Work task
In the Document Viewer Server tutorial below, which decoders does it say are not added to RegisteredDecoders by default?

===== Text provided

Tutorial: Programming Document Viewer Server

Web Document Viewer Server Side programming model

Atalasoft.Imaging.WebControls.WebDocumentRequestHandler HttpHandler is responsible for WDV and WDT backend logic. The default handler is completely functional and could be used out of the box to setup document imaging controls displaying documents from the server file system.

To customize default behavior it's recommended for application to

for ASP.NET application - derive it's own class from Atalasoft.Imaging.WebControls.WebDocumentRequestHandler and subscribe to base class events.
for ASP.NET Core application - to register WebDocumentViewerMiddleware and provide IWebDocumentViewerCallbacks implementation as the RunWebDocumentViewerMiddleware method parameter. You can derive it's own class from Atalasoft.Imaging.WebControls.Core.WebDocumentViewerCallbacks, which, in fact, is default implementation of the IWebDocumentViewerCallbacks interface.

WebDocumentRequestHandler default behavior relies on globally registered image decoders when opening image documents. Those decoders are available through Atalasoft.Imaging.Codec.RegisteredDecoders class so the application control which types of the documents are supported by WDV. Note that by default PDF and Office decoders are not added to RegisteredDecoders, so that should be done by the application to support those types of documents.

public class WebDocViewerHandler : Atalasoft.Imaging.WebControls.WebDocumentRequestHandler
{
    static WebDocViewerHandler()

==========
===== Information supplied

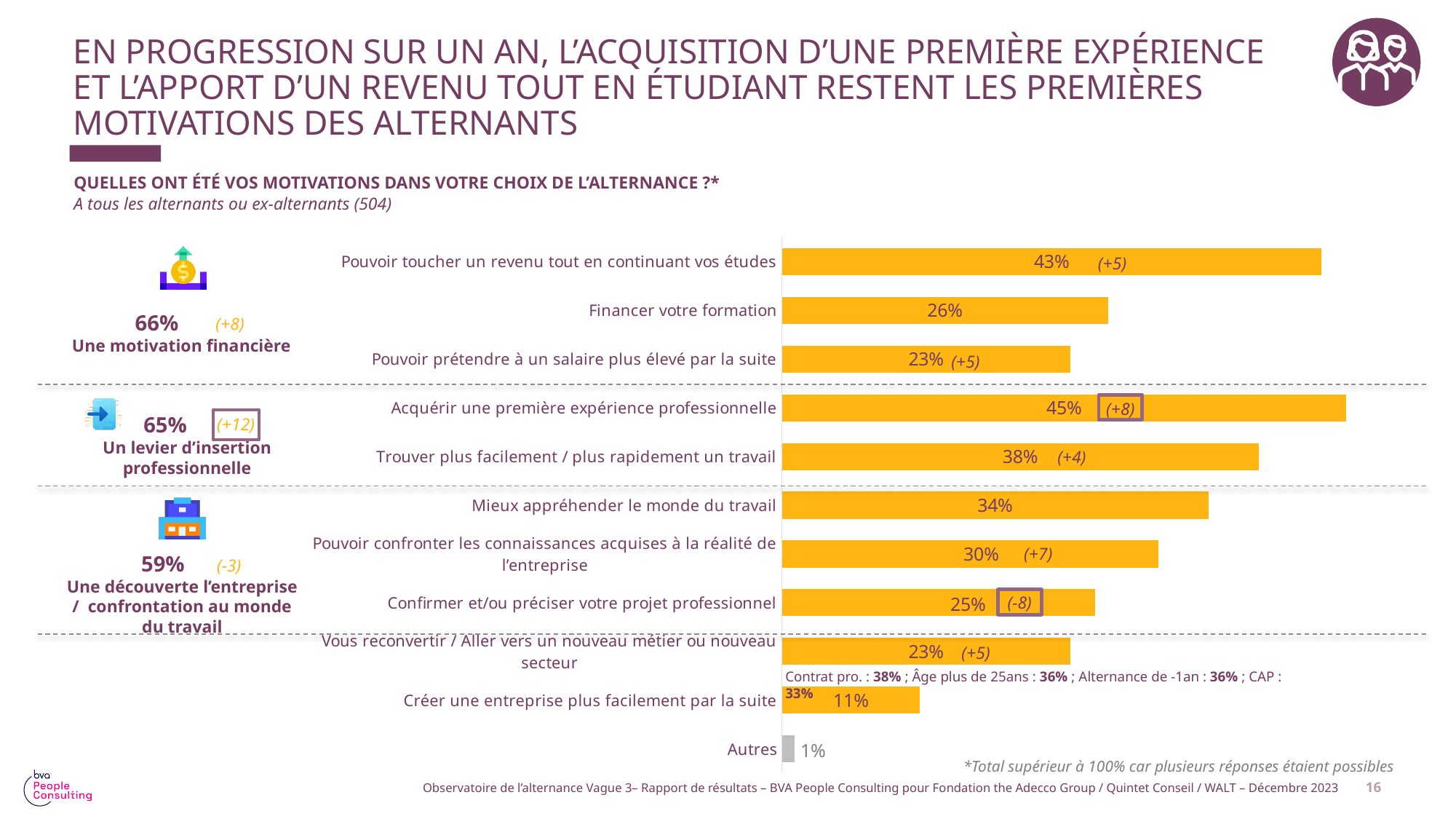
How many motivation categories are plotted in the bar chart? 11 Which motivation has the highest percentage in the chart? Acquérir une première expérience professionnelle Which is larger: the value for "Mieux appréhender le monde du travail" or the value for "Pouvoir confronter les connaissances acquises à la réalité de l'entreprise"? Mieux appréhender le monde du travail What change versus the previous year is shown next to "Acquérir une première expérience professionnelle"? (+8) What is the value shown for "Pouvoir toucher un revenu tout en continuant vos études"? 43% What is the value shown for "Créer une entreprise plus facilement par la suite"? 11% What percentage of respondents cited "Acquérir une première expérience professionnelle" as a motivation? 45% What is the difference between the values for "Pouvoir toucher un revenu tout en continuant vos études" and "Financer votre formation"? 17% What type of chart is used to display the motivations? Bar chart What is the value shown for "Financer votre formation"? 26% What is the difference between the values for "Acquérir une première expérience professionnelle" and "Trouver plus facilement / plus rapidement un travail"? 7% Which category has the lowest percentage in the chart? Autres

==========

Finished task
PDF and Office decoders.